As famílias dos moradores de aproximadamente 50 casas na aldeia Bororó, nos fundos da Reserva Indígena de Dourados, tem um motivo a mais para saudar este dia 19 de abril, quando é celebrada a introdução da nova data, festejando os povos originários no País: a água voltou a jorrar das torneiras instaladas pelo trabalho iniciado no mês passado por parte do GT (o Grupo de Trabalho) criado pelo Governo do Estado, e que envolve a Sanesul, por meio da assessoria técnica às equipes da Sesai e do DSEI (Distrito Sanitário Especial Indígena), visando equacionar a grave problemática que há décadas afetava essa comunidade.

Por determinação do governador Eduardo Riedel, o vice-governador Barbosinha encabeça os trabalhos juntamente com as equipes da Setescc (a Secretaria estadual de Turismo, Esporte, Cultura e Cidadania), Sanesul, Sesai/DSEI, MPF (Ministério Público Federal) e da Prefeitura de Dourados, visando reduzir os níveis de instabilidade social, principalmente entre os povos indígenas. “Começamos a ver os resultados, depois de mais de 23 anos buscando uma solução para o problema da falta de água”, diz o subsecretário dos Povos Originários da Setescc, Fernando Souza, que é morador na aldeia Jaguapiru em Dourados.

Nesta terça-feira (18), apesar da força das chuvas que impediram a atuação das máquinas que trabalham na desobstrução de poços e expansão da rede, famílias eram vistas lavando as caixas d’água que agora vão voltar a ser utilizadas para o armazenamento do líquido que reapareceu nos cavaletes.

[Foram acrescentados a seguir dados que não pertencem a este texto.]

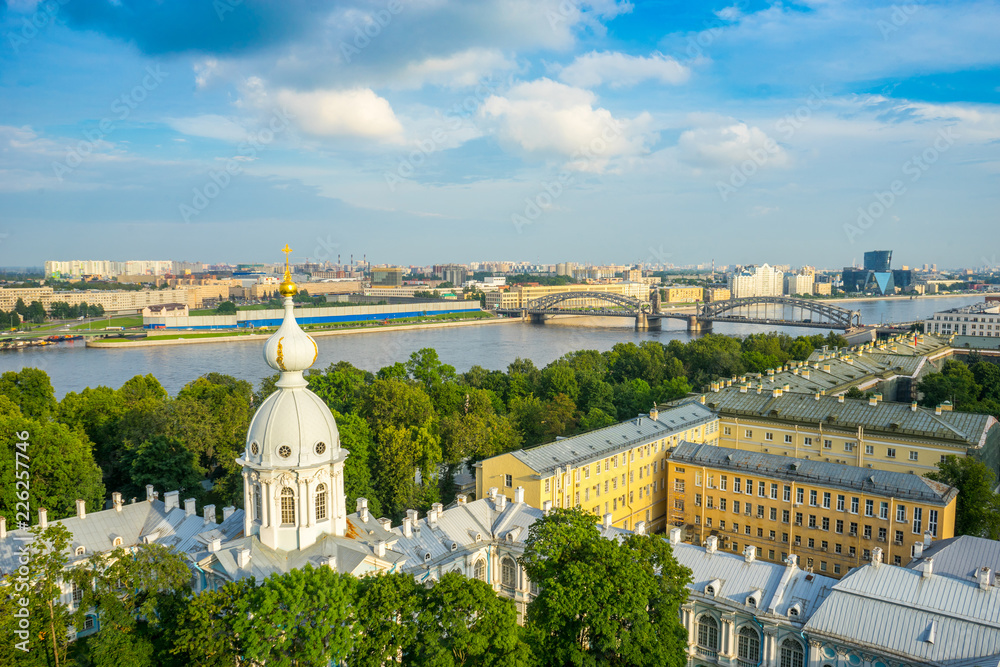 The view from the bell tower of the Smolny Monastery on the Neva and the Bolsheokhtinsky bridge on a summer evening in St. Petersburg. Russia
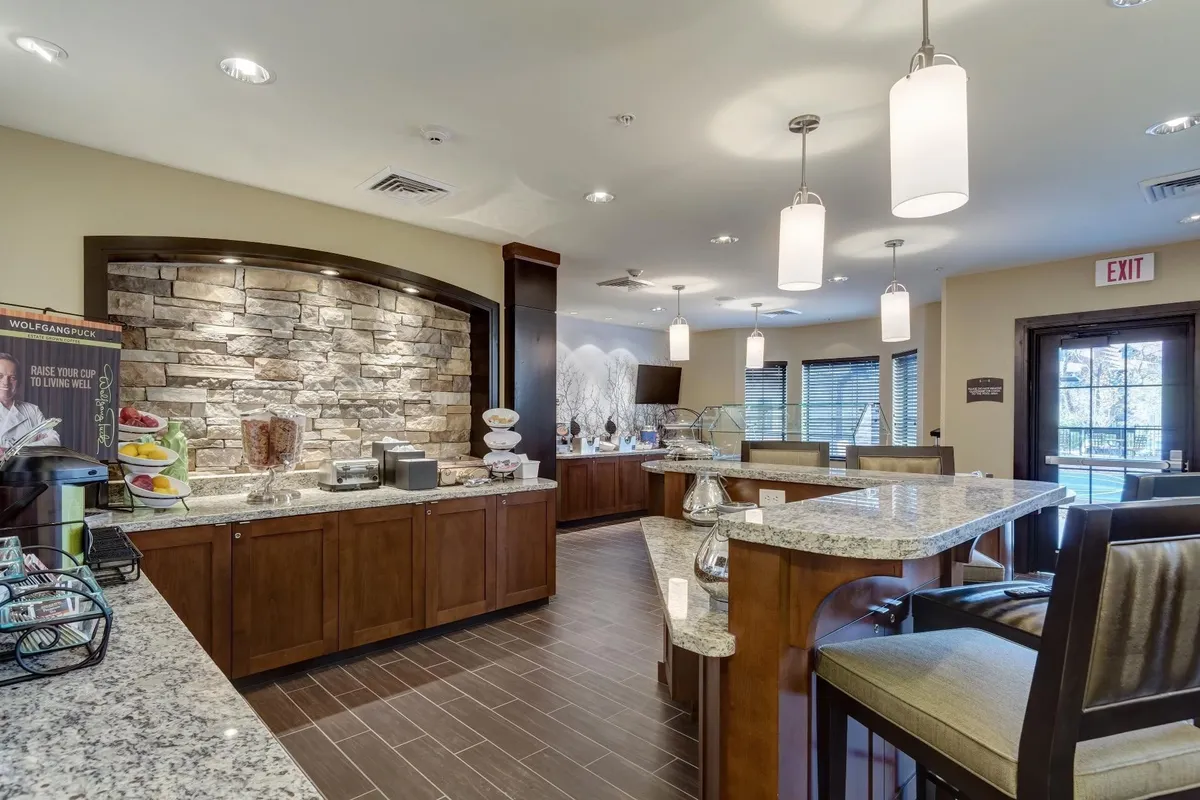 A warm, inviting interior common area featuring a granite countertop, stone wall, stylish lighting fixtures, and a food display. The scene suggests a comfortable spot for breakfast, coffee, or casual gatherings with other guests.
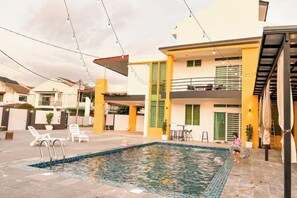 A residential property with a swimming pool, outdoor seating, and a two-story building.
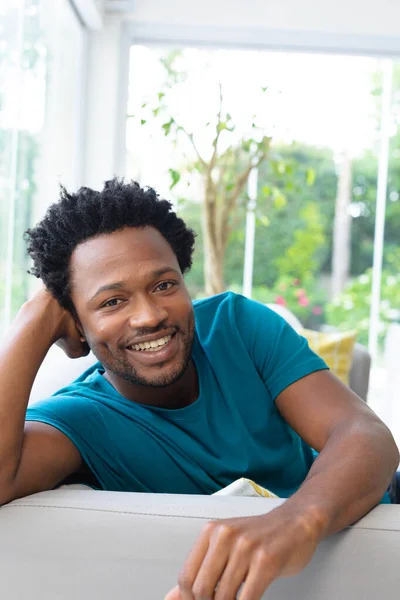 Portrait Young African American Man Sitting Sofa Leaning Head Hand — Stock Photo, Image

Enquanto isso, o GT trabalha no encaminhamento das sugestões apontadas pela Sanesul de realizar intervenções com a substituição de bombas e cabos elétricos e adequação de todos os poços em operação, a perfuração de dois novos poços e instalação de reservatórios em locais estratégicos e o fornecimento de água por parte da companhia, por meio de contratualização com o DSEI. “Trabalhamos de acordo com a nossa possibilidade de atuação nas comunidades, com alternativas técnicas e financeiras dentro dos limites da legalidade”, diz o diretor-presidente da Sanesul, Renato Marcílio da Silva.

Para o vice-governador Barbosinha, a disposição com que o Governo de Mato Grosso do Sul tem se empenhado na busca de soluções para o problema crônico na RID (Reserva Indígena de Dourados), adotando medidas emergenciais para garantir abastecimento nas aldeias, um projeto piloto que se pretende seja estendido às demais comunidades das aldeias do Estado, “é reflexo do compromisso social assumido pelo governador Eduardo Riedel e visa estabelecer soluções definitivas diante da persistência na busca dos investimentos necessários nesse sentido”.